* Requests *
**1.** Name every party listed in the "RE:" line of the court endorsement.
**2.** Resume the court endorsement on the constructive trust appeal, picking up right after its paragraph [7].

* Provided passage *

· · · · ·

Court File and Parties
CITATION: Sutton Group Professional Realty Inc. v. Stone, 2010 ONSC 4040
COURT FILE NO.: 569/08
DATE: 20100719
SUPERIOR COURT OF JUSTICE - ONTARIO (DIVISIONAL COURT)
RE: Sutton Group Professional Realty Inc. v. Edward Lawrence Stone, 1522914 Ontario Inc. and Keith Macdowell
BEFORE: Justice Swinton
COUNSEL: Jeffrey Radnoff for the Plaintiff (Appellant) George F. Vella for the Defendants 1522914 Ontario Inc. and MacDowell
HEARD at Toronto: July 15, 2010
ENDORSEMENT
[1] The appellant appeals the decision of Master Graham dated October 31, 2008, refusing to grant leave to make most of the proposed amendments in a Further Amended Statement of Claim and refusing to order a Certificate of Pending Litigation (“CPL”).
[2] On this appeal, counsel for the appellant made it clear that there was no claim of an express trust being made. The amendments which he seeks to make are based on the remedy of constructive trust for unjust enrichment.
[3] The appellant has pleaded that the respondents were unjustly enriched because its agent introduced them to the purchaser of their land, but the agent was not paid a promised commission on the sale. It now claims the remedy of constructive trust respecting $173,840.00 of the purchase funds, which were deposited in the trust account of the defendant Mr. Stone, a solicitor. It also pleads knowingly assisting a breach of trust or knowingly receiving trust funds in breach of trust by a number of parties it proposes to add, as well as a tracing of the funds into land purchased by another numbered company.
[4] The issue before the Master was whether the facts as pleaded could possibly give rise to a finding by a trial court that a constructive trust should be imposed.
[5] The appellant argues that the Master erred by focussing on the case of Soulos v. Korkontzilas, 1997 346 (SCC), [1997] 2 S.C.R. 217, a decision in which the Supreme Court of Canada set out conditions generally necessary for the imposition of a constructive trust based on wrongful conduct. He argues that constructive trust is available as a remedy for unjust enrichment even without wrongful conduct by a fiduciary, and the Master failed to consider this argument.
[6] I am not satisfied that the Master erred in law in refusing leave to amend. I agree with his careful analysis of Soulos in the context of this case.
[7] However, I also accept the argument of the appellant that a constructive trust can also be based on unjust enrichment. Indeed, McLachlin J. said in Soulos (at para. 45) that the prerequisites for constructive trust based on unjust enrichment had been developed by the Supreme Court of Canada in Pettkus v. Baker, 1980 22 (SCC), [1980] 2 S.C.R. 834.

· · · · ·

* Dataset excerpt *
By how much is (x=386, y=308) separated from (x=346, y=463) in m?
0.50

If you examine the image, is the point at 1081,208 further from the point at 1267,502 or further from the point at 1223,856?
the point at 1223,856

· · · · ·

* Answers to each task *
**1.** Sutton Group Professional Realty Inc., Edward Lawrence Stone, 1522914 Ontario Inc., Keith Macdowell

**2.**
[8] The Supreme Court further discussed constructive trust based on unjust enrichment in Peter v. Beblow, 1993 126 (SCC), [1993] 1 S.C.R. 980. After a finding of unjust enrichment, a court must determine whether the proprietary remedy of a constructive trust is appropriate. In making that determination, the claimant must show a nexus between the deprivation suffered and the property in question. As the Court stated in Peter at para. 25:
… for a constructive trust to arise, the plaintiff must establish a direct link to the property, which is the subject of the trust by reason of the plaintiff’s contribution.
The Court made it clear that a constructive trust is to be found only where “monetary compensation is inadequate and there must be a link between the services rendered and the property in which the trust is claimed” (at para. 29).
[9] Thus, it is clear that a simple plea of unjust enrichment does not create a tenable plea for a constructive trust remedy.
[10] In the present case, the appellant seeks a constructive trust over part of the proceeds of sale of the land, but does not plead any facts to support a nexus between services which it rendered and the property in which the trust is claimed – that is, sale proceeds provided by the purchaser.
[11] As the Master observed at para. 17 of his endorsement, the relationship of a vendor and a real estate agent who is seeking to be paid commission is that of debtor and creditor. It is not a trust relationship.
[12] I reach the same conclusion as the Master: there is no tenable claim based on constructive trust, as pleaded, even if the constructive trust claim is based on unjust enrichment. The pleadings do not set out facts on which a court could conclude that a monetary remedy would be inadequate and a constructive trust should be found over part of the sales proceeds.
[13] The amendments related to the added parties are based on their knowingly assisting a breach of trust or knowingly receiving trust funds in breach of trust. If the claim for a constructive trust, as pleaded, is bound to fail, so, too, are the related claims against the proposed new parties bound to fail.
[14] Given the Master’s conclusions on the constructive trust claims, he correctly concluded that he need not address the request for a CPL.
[15] The appeal is dismissed. Costs to the respondent of the appeal and the motion before Jennings J. fixed at $6,000.00, inclusive of GST and disbursements.
Swinton J.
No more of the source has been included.